Vitronectin (VTN)

Vitronectin(VTN) is a glycoprotein synthesized by hepatocytes with a 75 kDa molecular weight and it circulates predominantly as an internally folded and stabilized monomer. VTN is a crucial component of the human extracellular matrix (ECM) and is produced in the liver and secreted into plasma. The N-terminal part of the VTN is composed of a somatomedin-B (SMB) domain followed by a cell receptor binding site characterized by an Arg-Gly-Asp (RGD) sequence. VTN contains four haemopexin-like domains which are predicted as putative haem-binding motifs with unknown function.

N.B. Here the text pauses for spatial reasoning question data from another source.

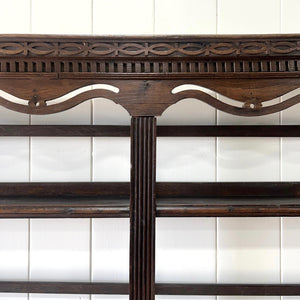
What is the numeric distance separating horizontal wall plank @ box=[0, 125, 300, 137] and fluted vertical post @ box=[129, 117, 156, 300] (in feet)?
0.76

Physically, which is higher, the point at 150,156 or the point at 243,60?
the point at 243,60

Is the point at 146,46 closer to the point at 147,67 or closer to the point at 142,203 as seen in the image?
the point at 147,67

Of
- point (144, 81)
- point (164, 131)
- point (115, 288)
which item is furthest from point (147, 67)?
point (115, 288)

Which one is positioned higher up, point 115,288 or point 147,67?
point 147,67

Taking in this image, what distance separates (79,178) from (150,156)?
12.3 inches

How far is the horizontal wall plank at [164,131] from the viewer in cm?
86

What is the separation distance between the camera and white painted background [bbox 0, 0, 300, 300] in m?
0.88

Vitronectin acts as an essential part of several biological processes, such as cell migration, adhesion, and angiogenesis. Importantly, it is also participating in the regulation of the terminal pathway of complement activation to limit the self-reactivity of the innate immune response. Recently, researchers have demonstrated that many bacterial species interact with VTN, but the functionality of these interactions in pathogenesis has not been fully elucidated. Furthermore, it is also showed that VTN can promote cellular adhesion by interactions with the integrins αvβ1, αvβ3, αvβ5, and αIIbβ3. And, VTN is found at low concentrations in normal extracellular matrices but is raised in chronic inflammatory liver disease where its deposition in the sinusoids is indicative of progressive fibrosis.

Fig.1 Role of VTN as a regulatory molecule for the complement system. (Singh, 2010)

Reference

1. Singh, B., et al. Vitronectin in bacterial pathogenesis: a host protein used in complement escape and cellular invasion. Molecular microbiology. 2010, 78(3), 545-560.